Milton was born James Milton Campbell, Jr., in the Mississippi Delta town of Inverness and raised in Greenville by a farmer and local blues musician. By age twelve he had learned the guitar and was a street musician, chiefly influenced by T-Bone Walker and his blues and rock and roll contemporaries.
In 1952, while still a teenager playing in local bars, he caught the attention of Ike Turner, who was at that time a talent scout for Sam Phillips’ Sun Records.
He signed a contract with the label and recorded a number of singles. None of them broke through onto radio or sold well at record stores, however, and Milton left the Sun label by 1955.

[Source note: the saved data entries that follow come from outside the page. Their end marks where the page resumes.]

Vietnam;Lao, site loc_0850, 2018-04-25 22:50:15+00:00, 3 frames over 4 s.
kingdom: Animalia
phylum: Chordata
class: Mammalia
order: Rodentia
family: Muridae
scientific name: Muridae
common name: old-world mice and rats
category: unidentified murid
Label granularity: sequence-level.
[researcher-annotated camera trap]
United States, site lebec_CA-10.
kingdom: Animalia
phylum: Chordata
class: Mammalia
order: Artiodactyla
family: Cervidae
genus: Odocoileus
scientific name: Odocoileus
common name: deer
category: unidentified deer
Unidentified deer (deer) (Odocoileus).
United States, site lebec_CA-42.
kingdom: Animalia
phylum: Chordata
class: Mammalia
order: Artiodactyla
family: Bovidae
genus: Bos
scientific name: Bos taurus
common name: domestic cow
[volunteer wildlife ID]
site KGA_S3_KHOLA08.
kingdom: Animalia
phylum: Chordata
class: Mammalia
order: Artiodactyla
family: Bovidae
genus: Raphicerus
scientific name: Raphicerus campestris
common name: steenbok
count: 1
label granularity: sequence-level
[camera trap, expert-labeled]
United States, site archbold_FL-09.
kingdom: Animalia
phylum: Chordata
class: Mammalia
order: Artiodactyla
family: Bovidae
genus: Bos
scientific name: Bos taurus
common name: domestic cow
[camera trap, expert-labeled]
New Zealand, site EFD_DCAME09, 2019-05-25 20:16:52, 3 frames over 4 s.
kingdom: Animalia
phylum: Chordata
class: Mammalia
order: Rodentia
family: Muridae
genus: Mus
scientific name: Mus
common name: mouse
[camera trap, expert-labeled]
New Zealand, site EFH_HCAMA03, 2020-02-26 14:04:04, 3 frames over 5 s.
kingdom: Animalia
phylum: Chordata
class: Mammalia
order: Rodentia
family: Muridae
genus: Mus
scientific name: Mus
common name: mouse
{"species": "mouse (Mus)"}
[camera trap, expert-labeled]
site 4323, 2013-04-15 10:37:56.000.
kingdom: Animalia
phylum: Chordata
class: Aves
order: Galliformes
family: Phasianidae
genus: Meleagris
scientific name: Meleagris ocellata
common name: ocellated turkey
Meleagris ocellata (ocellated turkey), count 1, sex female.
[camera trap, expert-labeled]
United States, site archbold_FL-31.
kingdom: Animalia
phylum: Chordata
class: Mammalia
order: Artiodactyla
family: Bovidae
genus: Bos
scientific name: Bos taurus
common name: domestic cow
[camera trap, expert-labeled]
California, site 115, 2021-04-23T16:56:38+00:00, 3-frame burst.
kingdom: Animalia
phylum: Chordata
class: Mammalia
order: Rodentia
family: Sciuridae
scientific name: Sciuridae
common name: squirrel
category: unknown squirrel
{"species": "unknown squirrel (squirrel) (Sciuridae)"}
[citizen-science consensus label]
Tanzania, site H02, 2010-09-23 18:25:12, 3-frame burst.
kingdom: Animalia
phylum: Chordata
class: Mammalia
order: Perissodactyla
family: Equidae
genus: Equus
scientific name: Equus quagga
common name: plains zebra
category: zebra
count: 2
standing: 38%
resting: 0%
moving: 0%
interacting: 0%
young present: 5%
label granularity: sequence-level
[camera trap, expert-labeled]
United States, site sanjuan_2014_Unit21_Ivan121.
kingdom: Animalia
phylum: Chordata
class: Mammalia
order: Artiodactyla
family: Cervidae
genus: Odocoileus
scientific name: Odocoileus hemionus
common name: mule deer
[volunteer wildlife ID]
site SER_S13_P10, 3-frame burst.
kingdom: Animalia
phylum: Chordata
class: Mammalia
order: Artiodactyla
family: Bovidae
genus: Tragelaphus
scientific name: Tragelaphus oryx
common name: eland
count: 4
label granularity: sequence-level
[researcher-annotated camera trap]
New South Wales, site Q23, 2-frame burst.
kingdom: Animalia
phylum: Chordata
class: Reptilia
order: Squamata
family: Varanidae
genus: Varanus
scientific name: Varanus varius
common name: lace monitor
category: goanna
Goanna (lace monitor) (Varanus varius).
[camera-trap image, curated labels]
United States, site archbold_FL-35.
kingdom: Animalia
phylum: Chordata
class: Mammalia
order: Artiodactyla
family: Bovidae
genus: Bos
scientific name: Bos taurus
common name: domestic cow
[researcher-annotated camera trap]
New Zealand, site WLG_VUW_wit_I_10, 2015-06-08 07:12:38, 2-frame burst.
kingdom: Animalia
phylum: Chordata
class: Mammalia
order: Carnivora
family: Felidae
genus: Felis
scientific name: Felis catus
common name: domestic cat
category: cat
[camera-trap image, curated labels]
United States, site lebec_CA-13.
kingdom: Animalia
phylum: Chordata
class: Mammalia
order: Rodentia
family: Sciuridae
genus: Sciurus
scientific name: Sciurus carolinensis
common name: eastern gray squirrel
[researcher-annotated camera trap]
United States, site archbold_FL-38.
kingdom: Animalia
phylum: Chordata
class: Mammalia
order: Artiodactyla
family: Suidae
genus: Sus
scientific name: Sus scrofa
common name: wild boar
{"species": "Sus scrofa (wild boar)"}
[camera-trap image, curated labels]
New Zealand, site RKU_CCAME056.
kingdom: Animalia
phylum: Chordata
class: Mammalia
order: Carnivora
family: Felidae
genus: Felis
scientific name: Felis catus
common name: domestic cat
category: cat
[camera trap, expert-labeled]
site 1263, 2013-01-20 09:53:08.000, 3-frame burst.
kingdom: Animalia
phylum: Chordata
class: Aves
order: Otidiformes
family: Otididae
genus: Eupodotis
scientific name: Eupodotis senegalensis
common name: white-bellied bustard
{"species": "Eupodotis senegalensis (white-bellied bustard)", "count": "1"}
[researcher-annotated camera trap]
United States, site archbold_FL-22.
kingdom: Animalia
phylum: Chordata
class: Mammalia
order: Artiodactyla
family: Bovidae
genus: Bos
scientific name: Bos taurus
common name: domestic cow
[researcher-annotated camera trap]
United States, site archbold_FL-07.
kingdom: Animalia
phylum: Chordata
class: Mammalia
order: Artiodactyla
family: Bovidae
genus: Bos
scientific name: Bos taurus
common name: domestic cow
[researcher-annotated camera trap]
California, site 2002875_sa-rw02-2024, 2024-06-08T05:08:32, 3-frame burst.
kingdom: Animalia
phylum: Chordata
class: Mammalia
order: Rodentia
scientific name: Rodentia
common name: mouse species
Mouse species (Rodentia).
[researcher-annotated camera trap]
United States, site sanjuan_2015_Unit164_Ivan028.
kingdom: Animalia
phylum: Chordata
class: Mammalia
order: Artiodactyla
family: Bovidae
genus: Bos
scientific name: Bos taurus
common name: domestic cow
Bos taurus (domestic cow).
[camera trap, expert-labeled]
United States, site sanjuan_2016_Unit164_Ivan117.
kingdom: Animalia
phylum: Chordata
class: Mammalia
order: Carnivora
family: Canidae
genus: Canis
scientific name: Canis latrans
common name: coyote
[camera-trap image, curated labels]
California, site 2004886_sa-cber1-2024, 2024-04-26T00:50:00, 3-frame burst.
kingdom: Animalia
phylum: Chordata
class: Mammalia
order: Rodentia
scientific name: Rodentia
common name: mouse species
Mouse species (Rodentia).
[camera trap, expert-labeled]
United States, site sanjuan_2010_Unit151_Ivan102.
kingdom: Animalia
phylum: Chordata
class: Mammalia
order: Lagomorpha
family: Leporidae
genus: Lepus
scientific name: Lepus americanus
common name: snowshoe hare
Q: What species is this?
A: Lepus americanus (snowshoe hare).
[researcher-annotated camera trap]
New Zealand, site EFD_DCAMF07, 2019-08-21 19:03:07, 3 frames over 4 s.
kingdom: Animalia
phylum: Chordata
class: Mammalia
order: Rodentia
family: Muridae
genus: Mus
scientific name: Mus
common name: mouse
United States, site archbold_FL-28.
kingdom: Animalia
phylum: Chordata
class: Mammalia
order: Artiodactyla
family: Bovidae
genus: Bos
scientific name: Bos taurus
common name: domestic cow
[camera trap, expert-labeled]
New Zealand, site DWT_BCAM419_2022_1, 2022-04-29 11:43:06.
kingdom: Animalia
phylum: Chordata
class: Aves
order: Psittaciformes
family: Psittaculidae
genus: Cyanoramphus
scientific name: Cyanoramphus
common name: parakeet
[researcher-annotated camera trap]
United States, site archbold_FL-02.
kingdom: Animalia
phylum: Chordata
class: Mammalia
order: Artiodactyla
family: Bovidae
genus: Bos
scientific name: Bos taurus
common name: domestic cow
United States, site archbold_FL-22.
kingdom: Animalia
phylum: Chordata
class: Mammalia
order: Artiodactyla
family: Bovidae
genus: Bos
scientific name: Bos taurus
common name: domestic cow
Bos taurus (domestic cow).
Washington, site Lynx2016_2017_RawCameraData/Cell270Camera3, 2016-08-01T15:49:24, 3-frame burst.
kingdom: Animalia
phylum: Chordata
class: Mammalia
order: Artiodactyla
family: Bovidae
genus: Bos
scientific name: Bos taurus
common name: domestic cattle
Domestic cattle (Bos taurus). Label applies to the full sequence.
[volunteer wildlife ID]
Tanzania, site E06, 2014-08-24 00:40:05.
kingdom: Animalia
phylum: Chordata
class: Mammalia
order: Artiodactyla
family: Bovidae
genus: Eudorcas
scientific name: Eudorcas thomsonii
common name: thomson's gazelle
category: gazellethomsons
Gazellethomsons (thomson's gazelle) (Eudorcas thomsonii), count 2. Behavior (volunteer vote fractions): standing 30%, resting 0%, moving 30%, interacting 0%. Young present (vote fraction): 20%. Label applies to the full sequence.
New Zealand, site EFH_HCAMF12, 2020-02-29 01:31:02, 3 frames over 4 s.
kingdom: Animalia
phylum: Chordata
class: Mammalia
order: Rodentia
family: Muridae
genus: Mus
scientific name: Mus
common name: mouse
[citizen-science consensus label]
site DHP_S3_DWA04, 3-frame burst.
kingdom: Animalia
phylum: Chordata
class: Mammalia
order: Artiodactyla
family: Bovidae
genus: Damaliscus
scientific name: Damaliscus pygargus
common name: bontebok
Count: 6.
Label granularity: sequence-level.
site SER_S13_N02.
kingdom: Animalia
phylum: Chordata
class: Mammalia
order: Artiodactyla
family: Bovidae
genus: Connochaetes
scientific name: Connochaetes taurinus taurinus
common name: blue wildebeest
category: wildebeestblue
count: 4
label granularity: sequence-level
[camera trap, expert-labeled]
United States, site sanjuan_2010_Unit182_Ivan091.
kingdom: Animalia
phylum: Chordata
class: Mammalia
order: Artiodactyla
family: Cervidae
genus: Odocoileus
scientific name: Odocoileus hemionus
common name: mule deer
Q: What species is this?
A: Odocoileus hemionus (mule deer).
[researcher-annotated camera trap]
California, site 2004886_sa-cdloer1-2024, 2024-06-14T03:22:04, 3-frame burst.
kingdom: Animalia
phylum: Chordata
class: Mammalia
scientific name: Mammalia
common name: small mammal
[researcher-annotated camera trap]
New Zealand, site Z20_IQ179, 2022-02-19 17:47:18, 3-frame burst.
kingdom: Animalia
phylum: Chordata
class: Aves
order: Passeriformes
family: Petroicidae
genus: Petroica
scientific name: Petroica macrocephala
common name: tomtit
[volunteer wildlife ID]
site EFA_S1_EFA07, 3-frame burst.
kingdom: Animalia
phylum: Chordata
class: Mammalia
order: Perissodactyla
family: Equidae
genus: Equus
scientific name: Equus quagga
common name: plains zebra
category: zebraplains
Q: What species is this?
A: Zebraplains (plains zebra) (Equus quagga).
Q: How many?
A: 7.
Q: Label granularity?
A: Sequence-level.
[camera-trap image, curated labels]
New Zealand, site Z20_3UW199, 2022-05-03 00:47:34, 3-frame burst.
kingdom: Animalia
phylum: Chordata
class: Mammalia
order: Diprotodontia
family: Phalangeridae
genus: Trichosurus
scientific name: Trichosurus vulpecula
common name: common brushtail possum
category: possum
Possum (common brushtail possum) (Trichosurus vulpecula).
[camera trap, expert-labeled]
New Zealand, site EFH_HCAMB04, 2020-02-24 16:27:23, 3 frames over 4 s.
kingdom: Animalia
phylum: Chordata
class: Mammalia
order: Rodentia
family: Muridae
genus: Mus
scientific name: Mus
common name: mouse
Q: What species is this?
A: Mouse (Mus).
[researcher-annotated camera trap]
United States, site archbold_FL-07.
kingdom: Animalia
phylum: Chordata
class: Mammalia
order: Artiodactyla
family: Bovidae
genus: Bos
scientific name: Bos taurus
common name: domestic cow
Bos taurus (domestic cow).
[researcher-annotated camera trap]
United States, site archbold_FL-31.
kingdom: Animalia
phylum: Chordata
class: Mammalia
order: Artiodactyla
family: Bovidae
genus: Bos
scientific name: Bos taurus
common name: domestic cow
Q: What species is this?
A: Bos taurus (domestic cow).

After trying several labels without notable success, including Trumpet Records, Milton set up the St. Louis based Bobbin Records label, which ultimately scored a distribution deal with Leonard Chess’ Chess Records.
As a record producer, Milton helped bring artists such as Albert King and Fontella Bass to fame, while experiencing his own success for the first time. After a number of small format and regional hits, his 1962 single, “So Mean to Me,” broke onto the Billboard R&B chart, eventually peaking at #14.
Following a short break to tour, managing other acts, and spending time recording new material, he returned to music in 1965 with a more polished sound, similar to that of B.B. King.